Culture medium conditioned by cells was collected, and the level of nitrite was measured by adding 100 μl Griess reagent (0.1% naphthylethylenediamine and 1% sulfanilamide) and 50 μl cell culture medium and then incubating for 10 min at room temperature. Nitrite production was determined by measuring absorbance at 540 nm using a microplate ELISA reader (BMG Labtech).[15]

Lactate dehydrogenase assay

The level of lactate dehydrogenase (LDH) released into the cell culture medium was assayed using a CytoTox 96 Non-Radioactive Cytotoxicity Assay kit (Promega, Fitchburg, WI, USA) according to the manufacturer's instructions. Changes in absorbance at 340 nm were measured using a microplate ELISA reader (BMG Labtech).[14]

Zymography

The level of matrix metalloproteinase (MMP)-9 protein in the BEND cells was measured by zymography using 8% SDS-PAGE gels containing 1 mg/ml gelatin (Sigma, Burlington, MA, USA). After determining protein content, samples were prepared so as to contain the same amount of total protein and then were analyzed by gelatin zymography. After electrophoresis, proteins in gels were renatured with 2.5% Triton X-100 for 4 h at room temperature, after which gels were incubated at 37°C for 20 h in 50 mM Tris-Cl buffer (pH 7.4) containing 10 mM CaCl2 and 0.02% NaN3. Gels were stained for 2 h with 0.5% Coomassie Brilliant Blue (Sigma, Burlington, MA, USA) in 7.5% acetic acid and 10% isopropyl alcohol, followed by destaining to visualize MMP-9 bands. Absolute densities were analyzed using ImageJ software (NIH).[18]

Statistical analysis

Results of tests are presented as mean ± standard error of the mean (SEM). Differences in mean among groups were analyzed by one-way ANOVA with Fisher's LSD post hoc using SPSS Statistics 22 version (IBM, USA). P < 0.05 was considered statistically significant.[19]


  Results Top


Tolerance of neurovascular unit cellular components to different concentrations of linalyl acetate

To determine the appropriate concentrations of LA that are nontoxic to cells of the NVU, we tested cell viability by MTT assay following incubation with LA. Concentrations of LA greater than 5000 μM significantly reduced cell viability, whereas little or no cytotoxicity was observed following treatment with 500 μM LA. On the basis of these results, we selected 500 μM as the appropriate concentration for use in further experiments [Figure 1].

══════

▸ **WHAT TO DO**:
**1.** Translate this sentence from the linalyl acetate study into Spanish: "Concentrations of LA greater than 5000 μM significantly reduced cell viability, whereas little or no cytotoxicity was observed following treatment with 500 μM LA."
**2.** Resume the linalyl acetate study from the point where it stops.
The items below come from a separate source and are not part of the text above.

══════

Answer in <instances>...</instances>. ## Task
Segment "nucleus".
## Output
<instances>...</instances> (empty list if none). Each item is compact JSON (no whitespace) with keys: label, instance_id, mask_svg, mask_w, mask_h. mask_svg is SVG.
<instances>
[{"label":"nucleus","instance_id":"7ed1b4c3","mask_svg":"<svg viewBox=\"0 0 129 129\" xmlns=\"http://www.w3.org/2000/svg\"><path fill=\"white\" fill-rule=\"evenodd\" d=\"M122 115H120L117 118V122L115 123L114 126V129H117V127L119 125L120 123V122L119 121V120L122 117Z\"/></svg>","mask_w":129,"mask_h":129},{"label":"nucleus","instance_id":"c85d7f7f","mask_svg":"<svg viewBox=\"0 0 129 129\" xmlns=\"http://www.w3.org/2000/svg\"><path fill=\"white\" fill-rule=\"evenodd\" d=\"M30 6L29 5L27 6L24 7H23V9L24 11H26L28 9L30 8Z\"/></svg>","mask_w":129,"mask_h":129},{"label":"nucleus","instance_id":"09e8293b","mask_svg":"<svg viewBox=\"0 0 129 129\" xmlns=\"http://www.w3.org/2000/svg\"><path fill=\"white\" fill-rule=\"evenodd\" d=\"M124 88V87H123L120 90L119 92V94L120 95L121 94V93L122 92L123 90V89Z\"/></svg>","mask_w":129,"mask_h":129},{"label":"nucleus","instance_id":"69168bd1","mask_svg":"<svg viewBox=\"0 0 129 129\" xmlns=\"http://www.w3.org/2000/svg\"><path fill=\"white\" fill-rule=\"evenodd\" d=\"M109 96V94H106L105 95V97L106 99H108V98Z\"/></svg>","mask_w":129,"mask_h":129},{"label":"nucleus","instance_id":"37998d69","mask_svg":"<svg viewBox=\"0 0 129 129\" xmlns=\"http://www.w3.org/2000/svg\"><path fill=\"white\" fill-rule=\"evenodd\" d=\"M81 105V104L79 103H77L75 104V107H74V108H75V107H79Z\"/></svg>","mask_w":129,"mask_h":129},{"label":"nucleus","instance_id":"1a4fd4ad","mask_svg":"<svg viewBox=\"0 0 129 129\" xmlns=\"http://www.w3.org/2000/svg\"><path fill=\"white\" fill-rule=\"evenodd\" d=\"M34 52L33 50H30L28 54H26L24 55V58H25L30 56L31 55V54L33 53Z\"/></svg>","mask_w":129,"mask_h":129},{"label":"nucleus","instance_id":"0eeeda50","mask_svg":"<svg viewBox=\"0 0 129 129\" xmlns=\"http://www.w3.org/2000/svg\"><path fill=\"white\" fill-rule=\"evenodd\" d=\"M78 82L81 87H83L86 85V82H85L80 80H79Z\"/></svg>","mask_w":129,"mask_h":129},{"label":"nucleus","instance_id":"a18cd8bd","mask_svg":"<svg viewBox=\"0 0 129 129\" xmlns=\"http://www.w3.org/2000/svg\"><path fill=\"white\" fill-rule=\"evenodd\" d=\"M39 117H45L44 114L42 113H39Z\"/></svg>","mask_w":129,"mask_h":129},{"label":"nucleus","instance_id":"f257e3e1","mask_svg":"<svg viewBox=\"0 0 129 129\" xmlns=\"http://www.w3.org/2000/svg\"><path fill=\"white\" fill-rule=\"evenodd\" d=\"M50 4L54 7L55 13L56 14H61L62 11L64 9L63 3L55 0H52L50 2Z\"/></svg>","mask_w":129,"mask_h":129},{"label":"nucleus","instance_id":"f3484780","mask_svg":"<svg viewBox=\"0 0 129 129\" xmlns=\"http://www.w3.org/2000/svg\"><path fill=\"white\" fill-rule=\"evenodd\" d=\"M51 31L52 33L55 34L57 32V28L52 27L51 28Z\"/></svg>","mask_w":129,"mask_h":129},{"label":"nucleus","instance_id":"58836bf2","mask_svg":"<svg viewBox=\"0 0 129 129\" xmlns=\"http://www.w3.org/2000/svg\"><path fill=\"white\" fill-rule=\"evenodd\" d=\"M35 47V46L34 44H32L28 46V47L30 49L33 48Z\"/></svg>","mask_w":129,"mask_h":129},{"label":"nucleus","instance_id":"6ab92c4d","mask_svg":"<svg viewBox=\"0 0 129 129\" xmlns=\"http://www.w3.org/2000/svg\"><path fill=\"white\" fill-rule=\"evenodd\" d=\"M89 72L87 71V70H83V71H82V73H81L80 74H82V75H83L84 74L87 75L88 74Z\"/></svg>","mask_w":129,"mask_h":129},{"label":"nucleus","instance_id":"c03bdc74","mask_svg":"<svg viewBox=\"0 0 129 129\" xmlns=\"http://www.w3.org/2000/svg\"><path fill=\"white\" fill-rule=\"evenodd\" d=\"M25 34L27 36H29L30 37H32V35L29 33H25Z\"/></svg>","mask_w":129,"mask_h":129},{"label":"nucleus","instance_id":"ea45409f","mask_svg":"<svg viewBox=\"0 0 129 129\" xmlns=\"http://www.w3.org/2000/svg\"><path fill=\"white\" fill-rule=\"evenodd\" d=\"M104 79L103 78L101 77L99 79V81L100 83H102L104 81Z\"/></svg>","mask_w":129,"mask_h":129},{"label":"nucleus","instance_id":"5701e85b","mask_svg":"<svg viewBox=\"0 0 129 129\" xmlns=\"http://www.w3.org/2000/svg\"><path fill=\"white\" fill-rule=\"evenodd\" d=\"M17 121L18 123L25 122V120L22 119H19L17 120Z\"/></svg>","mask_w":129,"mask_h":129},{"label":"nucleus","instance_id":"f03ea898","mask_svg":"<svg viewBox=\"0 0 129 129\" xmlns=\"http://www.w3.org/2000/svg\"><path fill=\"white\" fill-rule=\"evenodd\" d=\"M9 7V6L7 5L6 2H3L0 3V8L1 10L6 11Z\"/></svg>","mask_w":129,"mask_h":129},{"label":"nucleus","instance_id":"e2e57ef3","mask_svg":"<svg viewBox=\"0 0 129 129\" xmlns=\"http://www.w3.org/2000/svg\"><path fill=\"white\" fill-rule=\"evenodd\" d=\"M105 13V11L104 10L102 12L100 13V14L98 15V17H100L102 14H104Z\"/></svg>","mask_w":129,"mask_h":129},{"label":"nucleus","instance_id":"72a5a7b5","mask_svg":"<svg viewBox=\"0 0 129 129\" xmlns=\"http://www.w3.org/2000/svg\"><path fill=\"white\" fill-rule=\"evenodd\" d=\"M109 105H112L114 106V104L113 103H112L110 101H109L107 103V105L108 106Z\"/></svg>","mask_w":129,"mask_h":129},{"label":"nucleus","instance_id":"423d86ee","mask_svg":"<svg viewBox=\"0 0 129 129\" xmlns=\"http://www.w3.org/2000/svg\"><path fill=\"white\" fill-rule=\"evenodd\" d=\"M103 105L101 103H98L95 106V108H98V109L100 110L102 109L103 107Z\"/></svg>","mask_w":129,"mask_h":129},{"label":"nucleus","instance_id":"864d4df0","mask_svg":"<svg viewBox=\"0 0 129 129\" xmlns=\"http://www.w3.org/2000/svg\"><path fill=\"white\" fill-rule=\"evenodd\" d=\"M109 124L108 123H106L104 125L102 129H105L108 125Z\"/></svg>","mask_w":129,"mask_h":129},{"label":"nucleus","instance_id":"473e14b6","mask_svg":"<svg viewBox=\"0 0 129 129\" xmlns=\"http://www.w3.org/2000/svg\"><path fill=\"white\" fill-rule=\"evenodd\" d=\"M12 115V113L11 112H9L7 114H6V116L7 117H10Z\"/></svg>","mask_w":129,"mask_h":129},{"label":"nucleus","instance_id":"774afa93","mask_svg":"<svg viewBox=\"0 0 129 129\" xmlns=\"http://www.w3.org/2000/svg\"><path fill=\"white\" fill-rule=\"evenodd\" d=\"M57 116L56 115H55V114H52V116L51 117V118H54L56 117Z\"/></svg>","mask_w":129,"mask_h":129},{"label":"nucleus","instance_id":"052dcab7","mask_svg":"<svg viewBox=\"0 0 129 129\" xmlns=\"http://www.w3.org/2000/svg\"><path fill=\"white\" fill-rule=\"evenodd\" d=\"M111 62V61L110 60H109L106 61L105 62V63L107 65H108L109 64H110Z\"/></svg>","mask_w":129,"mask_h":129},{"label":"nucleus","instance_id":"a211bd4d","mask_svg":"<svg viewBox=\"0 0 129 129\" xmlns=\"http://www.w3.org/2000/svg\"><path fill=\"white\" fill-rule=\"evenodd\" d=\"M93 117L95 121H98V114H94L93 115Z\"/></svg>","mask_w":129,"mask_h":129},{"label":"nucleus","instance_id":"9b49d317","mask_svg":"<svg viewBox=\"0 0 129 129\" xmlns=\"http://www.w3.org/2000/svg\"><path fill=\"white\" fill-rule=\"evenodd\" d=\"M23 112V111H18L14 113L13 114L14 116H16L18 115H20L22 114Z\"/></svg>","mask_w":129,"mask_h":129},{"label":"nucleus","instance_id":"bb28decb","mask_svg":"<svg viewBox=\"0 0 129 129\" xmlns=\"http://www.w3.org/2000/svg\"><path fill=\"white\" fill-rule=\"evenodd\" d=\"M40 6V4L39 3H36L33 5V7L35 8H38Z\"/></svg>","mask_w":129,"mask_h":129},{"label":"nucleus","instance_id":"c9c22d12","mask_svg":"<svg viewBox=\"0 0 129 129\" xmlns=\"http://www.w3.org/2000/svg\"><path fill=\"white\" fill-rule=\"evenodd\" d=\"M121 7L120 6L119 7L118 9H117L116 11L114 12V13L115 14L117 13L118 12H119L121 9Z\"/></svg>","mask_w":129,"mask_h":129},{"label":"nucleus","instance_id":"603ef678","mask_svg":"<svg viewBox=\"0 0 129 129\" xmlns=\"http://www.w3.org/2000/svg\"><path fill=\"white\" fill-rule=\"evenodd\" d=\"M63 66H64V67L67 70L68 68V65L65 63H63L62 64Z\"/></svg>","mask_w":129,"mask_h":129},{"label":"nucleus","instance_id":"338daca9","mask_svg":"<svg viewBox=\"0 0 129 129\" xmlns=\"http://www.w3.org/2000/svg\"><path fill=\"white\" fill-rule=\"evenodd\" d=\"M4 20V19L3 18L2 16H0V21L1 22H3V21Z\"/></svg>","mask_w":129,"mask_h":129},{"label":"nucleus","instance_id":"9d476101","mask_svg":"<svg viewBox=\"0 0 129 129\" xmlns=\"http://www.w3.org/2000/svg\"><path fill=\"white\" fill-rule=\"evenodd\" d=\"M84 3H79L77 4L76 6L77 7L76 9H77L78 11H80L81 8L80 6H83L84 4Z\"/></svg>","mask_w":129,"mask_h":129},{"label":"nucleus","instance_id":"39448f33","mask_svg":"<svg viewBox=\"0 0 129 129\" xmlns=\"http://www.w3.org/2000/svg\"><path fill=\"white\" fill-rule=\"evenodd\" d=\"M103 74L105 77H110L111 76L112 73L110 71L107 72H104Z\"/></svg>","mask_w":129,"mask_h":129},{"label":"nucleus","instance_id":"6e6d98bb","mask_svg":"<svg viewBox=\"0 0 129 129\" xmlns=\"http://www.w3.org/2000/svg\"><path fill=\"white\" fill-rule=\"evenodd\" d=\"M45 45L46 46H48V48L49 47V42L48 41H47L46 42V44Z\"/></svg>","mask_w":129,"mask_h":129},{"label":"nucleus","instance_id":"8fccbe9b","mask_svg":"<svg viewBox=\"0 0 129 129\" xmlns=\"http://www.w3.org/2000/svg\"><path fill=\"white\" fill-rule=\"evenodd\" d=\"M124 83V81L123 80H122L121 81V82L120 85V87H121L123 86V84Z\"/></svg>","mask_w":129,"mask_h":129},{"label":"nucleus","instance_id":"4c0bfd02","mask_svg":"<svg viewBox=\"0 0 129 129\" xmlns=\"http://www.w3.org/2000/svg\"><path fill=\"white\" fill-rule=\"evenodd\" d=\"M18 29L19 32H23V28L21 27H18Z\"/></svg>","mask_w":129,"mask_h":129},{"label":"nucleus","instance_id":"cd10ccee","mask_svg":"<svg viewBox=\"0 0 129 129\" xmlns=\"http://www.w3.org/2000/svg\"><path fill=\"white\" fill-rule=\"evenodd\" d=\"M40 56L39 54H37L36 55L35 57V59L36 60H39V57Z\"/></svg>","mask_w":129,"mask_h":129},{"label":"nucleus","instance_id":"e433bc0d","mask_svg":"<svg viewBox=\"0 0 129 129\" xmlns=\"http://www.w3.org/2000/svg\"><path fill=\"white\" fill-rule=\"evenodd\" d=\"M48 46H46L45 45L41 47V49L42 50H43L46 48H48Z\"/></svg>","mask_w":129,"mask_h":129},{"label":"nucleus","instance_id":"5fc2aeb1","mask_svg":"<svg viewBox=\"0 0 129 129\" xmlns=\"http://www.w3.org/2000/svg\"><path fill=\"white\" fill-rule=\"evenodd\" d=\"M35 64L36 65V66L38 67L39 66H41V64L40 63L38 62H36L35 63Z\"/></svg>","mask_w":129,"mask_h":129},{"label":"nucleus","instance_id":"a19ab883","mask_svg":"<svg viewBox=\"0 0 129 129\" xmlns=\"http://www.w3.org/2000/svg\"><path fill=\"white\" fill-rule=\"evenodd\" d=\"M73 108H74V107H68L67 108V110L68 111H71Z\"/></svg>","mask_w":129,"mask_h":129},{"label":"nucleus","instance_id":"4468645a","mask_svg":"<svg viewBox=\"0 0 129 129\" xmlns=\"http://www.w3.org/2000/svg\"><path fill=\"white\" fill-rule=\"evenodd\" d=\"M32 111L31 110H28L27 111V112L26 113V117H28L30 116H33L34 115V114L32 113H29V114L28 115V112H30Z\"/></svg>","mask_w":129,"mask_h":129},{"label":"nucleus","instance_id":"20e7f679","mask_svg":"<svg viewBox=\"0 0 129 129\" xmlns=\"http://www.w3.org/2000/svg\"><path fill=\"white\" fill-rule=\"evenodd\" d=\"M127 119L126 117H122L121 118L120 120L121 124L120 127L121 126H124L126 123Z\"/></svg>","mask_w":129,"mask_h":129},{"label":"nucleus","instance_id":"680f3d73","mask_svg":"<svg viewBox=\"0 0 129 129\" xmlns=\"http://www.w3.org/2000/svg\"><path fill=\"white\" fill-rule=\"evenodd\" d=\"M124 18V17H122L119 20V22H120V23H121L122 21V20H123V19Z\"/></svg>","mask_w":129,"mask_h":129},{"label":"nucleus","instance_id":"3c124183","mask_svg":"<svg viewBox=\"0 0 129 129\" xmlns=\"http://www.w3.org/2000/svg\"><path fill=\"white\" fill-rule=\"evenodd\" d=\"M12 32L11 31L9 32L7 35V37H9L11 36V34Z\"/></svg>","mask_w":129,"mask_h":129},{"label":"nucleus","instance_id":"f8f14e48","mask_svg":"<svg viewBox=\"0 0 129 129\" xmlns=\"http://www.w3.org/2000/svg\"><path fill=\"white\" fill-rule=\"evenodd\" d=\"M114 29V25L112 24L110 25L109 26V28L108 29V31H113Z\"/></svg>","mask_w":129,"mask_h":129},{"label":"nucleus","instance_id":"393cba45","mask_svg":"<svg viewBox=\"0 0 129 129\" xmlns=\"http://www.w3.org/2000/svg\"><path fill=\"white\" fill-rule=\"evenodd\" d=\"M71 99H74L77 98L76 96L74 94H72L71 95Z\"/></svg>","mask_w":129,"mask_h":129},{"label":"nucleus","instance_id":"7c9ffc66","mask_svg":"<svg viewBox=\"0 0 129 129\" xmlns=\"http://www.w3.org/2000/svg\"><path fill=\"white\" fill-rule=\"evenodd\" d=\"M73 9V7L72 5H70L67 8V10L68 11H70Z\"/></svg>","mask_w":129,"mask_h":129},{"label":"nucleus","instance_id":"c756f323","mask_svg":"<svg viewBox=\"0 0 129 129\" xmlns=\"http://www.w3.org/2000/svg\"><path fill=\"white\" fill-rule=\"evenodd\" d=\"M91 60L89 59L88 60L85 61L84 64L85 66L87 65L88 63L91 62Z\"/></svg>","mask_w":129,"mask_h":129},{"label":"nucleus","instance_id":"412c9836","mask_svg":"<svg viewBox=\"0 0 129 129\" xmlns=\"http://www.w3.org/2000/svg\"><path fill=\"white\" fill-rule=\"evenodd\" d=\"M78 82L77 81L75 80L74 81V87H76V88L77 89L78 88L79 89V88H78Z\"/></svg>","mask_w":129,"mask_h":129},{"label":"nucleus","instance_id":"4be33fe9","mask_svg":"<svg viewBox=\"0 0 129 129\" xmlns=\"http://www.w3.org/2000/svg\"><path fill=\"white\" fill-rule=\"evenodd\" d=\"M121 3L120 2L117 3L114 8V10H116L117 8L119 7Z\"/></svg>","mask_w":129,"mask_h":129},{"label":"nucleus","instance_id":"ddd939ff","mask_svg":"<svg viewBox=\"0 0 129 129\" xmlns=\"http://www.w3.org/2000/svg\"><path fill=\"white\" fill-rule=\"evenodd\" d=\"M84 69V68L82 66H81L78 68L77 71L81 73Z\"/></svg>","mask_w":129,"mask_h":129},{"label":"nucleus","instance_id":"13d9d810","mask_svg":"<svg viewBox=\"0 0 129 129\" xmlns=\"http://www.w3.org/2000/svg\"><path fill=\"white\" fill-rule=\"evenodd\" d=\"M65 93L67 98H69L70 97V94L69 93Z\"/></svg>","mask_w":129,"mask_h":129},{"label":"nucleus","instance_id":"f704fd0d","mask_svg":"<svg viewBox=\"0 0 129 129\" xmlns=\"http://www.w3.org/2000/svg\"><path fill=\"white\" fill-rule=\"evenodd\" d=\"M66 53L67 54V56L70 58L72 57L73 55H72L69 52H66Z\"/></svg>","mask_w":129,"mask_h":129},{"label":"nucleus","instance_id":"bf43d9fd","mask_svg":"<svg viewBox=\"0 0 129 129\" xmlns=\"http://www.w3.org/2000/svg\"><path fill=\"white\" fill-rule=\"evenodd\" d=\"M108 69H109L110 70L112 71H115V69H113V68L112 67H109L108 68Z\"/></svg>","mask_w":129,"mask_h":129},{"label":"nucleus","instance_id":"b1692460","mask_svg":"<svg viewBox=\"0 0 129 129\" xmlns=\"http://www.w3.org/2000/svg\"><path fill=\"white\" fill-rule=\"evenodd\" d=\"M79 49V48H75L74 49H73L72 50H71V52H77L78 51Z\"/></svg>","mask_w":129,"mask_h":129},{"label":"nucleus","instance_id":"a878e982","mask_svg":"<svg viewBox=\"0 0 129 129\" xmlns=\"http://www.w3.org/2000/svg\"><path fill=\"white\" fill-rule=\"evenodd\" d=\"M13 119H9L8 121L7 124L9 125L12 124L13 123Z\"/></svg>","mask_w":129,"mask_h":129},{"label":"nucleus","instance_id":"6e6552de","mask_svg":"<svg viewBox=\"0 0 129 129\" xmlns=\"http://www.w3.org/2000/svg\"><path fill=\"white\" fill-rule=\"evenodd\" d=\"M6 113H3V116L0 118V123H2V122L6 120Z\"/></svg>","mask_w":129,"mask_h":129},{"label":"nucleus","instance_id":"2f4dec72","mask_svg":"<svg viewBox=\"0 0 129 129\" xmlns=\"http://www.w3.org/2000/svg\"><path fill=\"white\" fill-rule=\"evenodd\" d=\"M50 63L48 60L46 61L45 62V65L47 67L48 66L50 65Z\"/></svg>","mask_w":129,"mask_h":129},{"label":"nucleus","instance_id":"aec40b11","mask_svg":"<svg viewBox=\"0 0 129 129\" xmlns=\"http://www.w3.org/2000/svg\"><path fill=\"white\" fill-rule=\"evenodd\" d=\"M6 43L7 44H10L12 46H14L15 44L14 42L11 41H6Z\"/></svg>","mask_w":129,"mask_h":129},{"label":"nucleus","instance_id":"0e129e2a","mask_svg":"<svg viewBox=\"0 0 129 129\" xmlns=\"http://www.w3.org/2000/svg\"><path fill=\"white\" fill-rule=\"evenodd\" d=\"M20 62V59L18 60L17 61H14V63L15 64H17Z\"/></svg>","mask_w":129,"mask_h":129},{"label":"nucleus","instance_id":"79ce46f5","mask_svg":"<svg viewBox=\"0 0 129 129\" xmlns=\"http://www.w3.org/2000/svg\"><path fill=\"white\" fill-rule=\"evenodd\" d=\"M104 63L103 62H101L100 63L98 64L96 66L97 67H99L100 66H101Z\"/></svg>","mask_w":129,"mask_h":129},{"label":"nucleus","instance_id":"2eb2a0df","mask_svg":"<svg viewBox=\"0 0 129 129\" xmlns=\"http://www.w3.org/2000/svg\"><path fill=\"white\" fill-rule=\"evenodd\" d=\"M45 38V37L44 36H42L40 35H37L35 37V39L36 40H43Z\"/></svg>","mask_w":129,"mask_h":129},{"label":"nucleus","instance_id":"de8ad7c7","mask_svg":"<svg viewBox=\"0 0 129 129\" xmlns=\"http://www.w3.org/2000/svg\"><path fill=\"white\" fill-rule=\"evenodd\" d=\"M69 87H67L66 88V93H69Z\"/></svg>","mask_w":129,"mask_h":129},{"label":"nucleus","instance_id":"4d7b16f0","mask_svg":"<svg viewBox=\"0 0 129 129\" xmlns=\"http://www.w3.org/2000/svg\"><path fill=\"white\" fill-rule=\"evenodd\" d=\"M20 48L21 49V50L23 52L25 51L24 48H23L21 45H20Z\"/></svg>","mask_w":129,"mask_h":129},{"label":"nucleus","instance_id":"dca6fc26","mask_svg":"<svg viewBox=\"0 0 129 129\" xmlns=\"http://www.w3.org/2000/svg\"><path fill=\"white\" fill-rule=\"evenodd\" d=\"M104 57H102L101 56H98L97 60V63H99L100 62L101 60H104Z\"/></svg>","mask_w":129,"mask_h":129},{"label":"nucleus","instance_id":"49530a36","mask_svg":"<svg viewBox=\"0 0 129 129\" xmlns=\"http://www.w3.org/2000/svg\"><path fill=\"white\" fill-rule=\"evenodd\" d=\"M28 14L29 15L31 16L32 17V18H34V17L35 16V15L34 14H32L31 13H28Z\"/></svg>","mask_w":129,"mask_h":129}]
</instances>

══════

▸ **ANSWERS PROVIDED**:
**1.** Las concentraciones de LA superiores a 5000 μM redujeron significativamente la viabilidad celular, mientras que se observó poca o ninguna citotoxicidad tras el tratamiento con 500 μM de LA.

**2.**
Figure 1: Neurovascular unit cell types after exposure to different concentrations of LA. Data are shown as means ± standard error of the mean (n = 5 per group). #P < 0.05, ##P < 0.01 and ###P < 0.001 versus the control group. LA50, 50 μM LA; LA500, 500 μM LA; LA5000, 5000 μM LA; LA, linalyl acetate.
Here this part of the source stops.